Но хотя мы не читали старых книг о рыцарстве, мы все вступали в контакт с донкихотством. Я говорю, что мы все вступали в контакт с ним; но пусть никакие эгоистичные, конвенциональные люди не боятся, что они заразятся им. Они иммунны. Они могут делать много глупых вещей, но они никак не могут быть донкихотскими. Донкихотство — это болезнь, возможная только для великодушных умов.
Послушайте Дон Кихота, когда он выступает со своей мольбой перед герцогом и герцогиней. «Я исправлял обиды, защищал угнетенных, наказывал дерзких, побеждал великанов. Все мои намерения были направлены к добродетельным целям и к тому, чтобы делать добро всему человечеству. Теперь судите, превосходнейшие герцог и герцогиня, заслуживает ли человек, который делает своим делом практиковать всё это, называться дураком».
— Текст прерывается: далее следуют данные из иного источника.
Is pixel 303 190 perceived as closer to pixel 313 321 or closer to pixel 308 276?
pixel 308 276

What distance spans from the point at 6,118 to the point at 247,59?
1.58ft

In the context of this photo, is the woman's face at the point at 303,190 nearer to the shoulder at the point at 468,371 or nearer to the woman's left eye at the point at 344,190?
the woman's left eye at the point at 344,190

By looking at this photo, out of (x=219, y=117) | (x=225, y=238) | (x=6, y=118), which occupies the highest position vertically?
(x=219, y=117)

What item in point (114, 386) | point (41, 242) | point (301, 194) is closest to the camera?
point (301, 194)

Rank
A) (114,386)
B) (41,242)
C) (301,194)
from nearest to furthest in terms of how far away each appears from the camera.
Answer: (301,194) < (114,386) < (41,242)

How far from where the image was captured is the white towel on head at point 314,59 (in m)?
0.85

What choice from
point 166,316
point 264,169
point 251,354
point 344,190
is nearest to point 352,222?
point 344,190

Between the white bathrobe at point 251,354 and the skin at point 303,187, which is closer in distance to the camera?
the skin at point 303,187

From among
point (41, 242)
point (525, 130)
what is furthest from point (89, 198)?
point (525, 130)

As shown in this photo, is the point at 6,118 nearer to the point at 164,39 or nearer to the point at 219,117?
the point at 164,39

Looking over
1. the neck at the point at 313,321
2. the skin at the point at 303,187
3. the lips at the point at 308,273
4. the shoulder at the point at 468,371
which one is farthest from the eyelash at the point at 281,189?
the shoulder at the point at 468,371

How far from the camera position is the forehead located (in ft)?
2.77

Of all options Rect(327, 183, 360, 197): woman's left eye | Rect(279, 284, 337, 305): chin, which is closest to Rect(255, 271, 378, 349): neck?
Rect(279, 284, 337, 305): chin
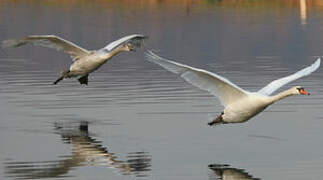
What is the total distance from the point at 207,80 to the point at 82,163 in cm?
239

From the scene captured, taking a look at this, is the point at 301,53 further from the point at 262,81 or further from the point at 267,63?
the point at 262,81

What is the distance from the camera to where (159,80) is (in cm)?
2880

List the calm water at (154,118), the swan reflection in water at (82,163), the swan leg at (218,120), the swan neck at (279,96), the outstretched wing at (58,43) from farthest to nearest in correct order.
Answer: the outstretched wing at (58,43) → the swan leg at (218,120) → the swan neck at (279,96) → the calm water at (154,118) → the swan reflection in water at (82,163)

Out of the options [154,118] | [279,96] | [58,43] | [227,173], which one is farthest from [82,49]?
[227,173]

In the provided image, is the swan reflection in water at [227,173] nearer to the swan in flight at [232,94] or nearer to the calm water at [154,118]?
the calm water at [154,118]

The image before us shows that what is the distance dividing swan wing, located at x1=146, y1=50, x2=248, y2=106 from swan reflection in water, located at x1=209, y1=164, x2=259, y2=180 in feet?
4.43

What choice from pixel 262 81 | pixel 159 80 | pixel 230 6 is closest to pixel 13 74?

Наш первый инстинкт — уверенно ответить: «Конечно, нет! Такой персонаж, как вы описываете, — это то, что мы называем героем или святым». Но человек, чей моральный энтузиазм был закален знанием странных сочетаний добродетели и глупости, на которые способна человеческая природа, более осторожен и отвечает: «Это зависит от обстоятельств».
В случае с Дон Кихотом это очень зависит от того, в каком мире он живет. Если случится так, что в этом мире есть великаны, стоящие вызывающе у дверей своих замков, и покинутые девы на каждом перекрестке, ожидающие спасения, мы даруем ему лавры, которые причитаются герою. Но если Ла-Манча не предоставит этих материалов для его доблести — тогда мы должны взглянуть на дело иначе.
Бедный джентльмен сумасшедший, это то, что говорят викарий и цирюльник; но когда мы слушаем его разговор, мы сомневаемся. Если бы викарий мог рассуждать хотя бы наполовину так красноречиво, он был бы епископом задолго до этого. Максимум, что можно сказать, это то, что у него есть некоторые представления, которые не соответствуют фактам, и что он действует соответственно; но если бы это было доказательством безумия, в мире не нашлось бы достаточно здравомыслящих людей, чтобы сделать смирительные рубашки для остальных. Его главная особенность в том, что он относится к себе с абсолютной серьезностью. У всех нас есть мысли, которые не выдержали бы проверки строгим экзаменом. Есть бродячие фантазии и случайные импульсы, которые, к счастью для нашей репутации, ни к чему не приводят. Мы находимся на грани совершения чего-то абсурдного, когда осознаем характер нашего предполагаемого действия; и наши соседи теряют удовольствие. Мы утешаем себя размышлением, что их потеря — это наша выгода. У Дон Кихота нет такого тормоза; он доводит свои собственные идеи до их логического завершения.